Indian Evidence Act 1872
The Indian Evidence Act exempts certain witnesses from disclosing documents to courts. These 'privileges' apply irrespective of whether the proceedings are civil or criminal in nature.
Section 122 of the Evidence Act provides that married couples shall not be compelled or permitted to disclose any communications made between them during marriage without the consent of the person who made the communication. This, however, does not apply in suits "between married persons, or proceedings in which one married person is prosecuted for any crime committed against the other."
Similarly, Section 126 forbids "barristers, attorneys, pleaders or vakils" from disclosing, without their client's express consent, the contents of a) any communication made to them b) any document with which they have become acquainted or c) any advice tendered by them to the client if such information was received by them "in the course and for the purpose of" their employment.

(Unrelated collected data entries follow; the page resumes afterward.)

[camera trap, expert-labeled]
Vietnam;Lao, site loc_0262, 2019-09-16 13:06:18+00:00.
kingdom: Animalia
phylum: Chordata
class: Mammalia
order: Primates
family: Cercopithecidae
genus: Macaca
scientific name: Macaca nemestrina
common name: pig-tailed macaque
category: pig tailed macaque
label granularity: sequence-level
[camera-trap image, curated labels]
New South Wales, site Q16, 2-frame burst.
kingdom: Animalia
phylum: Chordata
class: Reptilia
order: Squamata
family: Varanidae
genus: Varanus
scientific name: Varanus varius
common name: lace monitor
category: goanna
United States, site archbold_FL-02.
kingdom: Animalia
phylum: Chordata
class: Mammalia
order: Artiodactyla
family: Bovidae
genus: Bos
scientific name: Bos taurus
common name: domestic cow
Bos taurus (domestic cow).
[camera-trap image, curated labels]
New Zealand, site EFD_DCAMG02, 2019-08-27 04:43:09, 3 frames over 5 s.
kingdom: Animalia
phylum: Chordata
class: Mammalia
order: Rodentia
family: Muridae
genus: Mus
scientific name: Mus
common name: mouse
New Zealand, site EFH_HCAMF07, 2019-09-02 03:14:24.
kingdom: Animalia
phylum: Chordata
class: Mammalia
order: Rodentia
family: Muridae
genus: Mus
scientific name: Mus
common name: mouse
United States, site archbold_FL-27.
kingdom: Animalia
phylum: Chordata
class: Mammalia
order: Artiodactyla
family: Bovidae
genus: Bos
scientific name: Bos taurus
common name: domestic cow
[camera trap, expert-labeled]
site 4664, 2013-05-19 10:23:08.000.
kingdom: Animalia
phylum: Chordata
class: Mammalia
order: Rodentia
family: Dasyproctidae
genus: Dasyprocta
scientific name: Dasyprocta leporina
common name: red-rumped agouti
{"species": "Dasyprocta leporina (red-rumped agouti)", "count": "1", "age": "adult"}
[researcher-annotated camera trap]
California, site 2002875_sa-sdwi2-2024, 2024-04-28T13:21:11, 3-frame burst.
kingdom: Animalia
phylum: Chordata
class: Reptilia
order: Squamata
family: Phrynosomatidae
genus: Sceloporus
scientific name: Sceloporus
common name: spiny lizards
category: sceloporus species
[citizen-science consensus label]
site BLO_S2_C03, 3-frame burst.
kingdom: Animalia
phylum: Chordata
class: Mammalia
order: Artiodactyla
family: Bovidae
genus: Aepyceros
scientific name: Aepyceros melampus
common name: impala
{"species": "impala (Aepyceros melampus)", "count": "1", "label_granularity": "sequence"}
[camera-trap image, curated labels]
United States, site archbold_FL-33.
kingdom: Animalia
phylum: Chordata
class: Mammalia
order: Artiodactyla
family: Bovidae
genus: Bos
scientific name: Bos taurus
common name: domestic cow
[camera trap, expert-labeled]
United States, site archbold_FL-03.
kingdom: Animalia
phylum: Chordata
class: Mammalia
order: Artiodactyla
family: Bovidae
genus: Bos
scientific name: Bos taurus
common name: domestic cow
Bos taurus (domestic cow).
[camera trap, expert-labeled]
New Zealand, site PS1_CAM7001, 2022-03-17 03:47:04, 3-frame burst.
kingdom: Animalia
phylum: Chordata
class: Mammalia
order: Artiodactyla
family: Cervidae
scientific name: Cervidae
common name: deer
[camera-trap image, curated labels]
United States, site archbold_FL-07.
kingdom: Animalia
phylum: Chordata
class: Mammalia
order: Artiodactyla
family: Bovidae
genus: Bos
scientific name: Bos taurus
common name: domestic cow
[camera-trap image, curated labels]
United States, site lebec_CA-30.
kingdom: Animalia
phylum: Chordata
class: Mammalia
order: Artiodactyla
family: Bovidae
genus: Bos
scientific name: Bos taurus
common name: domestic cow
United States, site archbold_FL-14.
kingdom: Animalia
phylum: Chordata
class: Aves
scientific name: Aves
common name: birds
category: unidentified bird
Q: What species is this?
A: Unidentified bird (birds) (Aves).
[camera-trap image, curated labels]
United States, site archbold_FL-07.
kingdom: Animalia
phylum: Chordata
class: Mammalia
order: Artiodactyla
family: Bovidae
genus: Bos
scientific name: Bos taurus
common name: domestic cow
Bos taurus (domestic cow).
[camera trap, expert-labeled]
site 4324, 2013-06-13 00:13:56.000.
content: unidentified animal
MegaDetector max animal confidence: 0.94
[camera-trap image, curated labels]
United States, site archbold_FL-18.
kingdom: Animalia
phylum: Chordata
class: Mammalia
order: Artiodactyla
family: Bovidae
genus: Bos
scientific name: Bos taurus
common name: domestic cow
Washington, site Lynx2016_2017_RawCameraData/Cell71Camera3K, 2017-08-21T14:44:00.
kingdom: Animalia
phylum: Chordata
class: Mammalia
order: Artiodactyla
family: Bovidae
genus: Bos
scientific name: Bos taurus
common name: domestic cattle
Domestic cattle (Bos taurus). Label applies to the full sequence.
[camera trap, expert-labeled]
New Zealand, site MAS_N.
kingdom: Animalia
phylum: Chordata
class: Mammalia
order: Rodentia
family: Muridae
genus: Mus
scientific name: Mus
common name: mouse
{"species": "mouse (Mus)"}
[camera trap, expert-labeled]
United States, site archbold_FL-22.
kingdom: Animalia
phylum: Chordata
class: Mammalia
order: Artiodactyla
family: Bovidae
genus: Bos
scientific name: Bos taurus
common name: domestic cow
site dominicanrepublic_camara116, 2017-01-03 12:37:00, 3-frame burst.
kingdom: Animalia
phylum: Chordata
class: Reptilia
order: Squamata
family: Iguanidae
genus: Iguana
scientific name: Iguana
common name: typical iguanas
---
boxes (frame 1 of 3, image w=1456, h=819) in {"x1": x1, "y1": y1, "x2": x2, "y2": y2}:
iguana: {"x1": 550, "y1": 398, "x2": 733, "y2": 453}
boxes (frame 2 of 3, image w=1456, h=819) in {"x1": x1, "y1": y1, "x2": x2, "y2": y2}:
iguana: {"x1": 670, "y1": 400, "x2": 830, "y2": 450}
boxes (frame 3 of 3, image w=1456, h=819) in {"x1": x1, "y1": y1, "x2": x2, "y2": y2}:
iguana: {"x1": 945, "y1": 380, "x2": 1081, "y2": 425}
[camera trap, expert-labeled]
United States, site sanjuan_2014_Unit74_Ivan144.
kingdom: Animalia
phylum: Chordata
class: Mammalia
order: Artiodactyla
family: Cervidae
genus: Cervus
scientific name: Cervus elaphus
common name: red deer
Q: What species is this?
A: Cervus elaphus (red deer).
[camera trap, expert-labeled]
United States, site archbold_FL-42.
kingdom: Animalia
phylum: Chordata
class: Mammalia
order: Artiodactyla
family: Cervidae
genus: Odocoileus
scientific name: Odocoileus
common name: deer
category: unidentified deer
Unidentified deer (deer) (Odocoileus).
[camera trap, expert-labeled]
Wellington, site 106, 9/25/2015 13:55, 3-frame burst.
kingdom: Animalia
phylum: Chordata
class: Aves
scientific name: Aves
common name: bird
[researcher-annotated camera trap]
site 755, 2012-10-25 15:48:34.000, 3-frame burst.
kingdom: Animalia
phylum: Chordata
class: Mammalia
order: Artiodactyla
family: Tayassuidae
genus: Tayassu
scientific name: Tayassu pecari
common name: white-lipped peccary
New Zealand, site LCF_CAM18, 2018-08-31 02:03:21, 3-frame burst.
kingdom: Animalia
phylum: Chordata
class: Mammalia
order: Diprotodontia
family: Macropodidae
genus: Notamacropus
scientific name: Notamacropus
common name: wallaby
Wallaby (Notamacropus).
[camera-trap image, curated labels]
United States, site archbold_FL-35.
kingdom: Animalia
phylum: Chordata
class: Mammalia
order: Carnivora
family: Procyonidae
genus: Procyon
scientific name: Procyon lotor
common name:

Section 127 extends the scope attorney-client privilege to include any interpreters, clerks and servants of the attorney or barrister. They are also not permitted to disclose the contents of any communication between the attorney and her client.
Although subsequent amendments to the Income Tax Act conferred confidentiality on these records, in an era when the government has begun to maintain minute records of every aspect of citizens' lives, it still begs the question on what kind of documents may be declared privileged.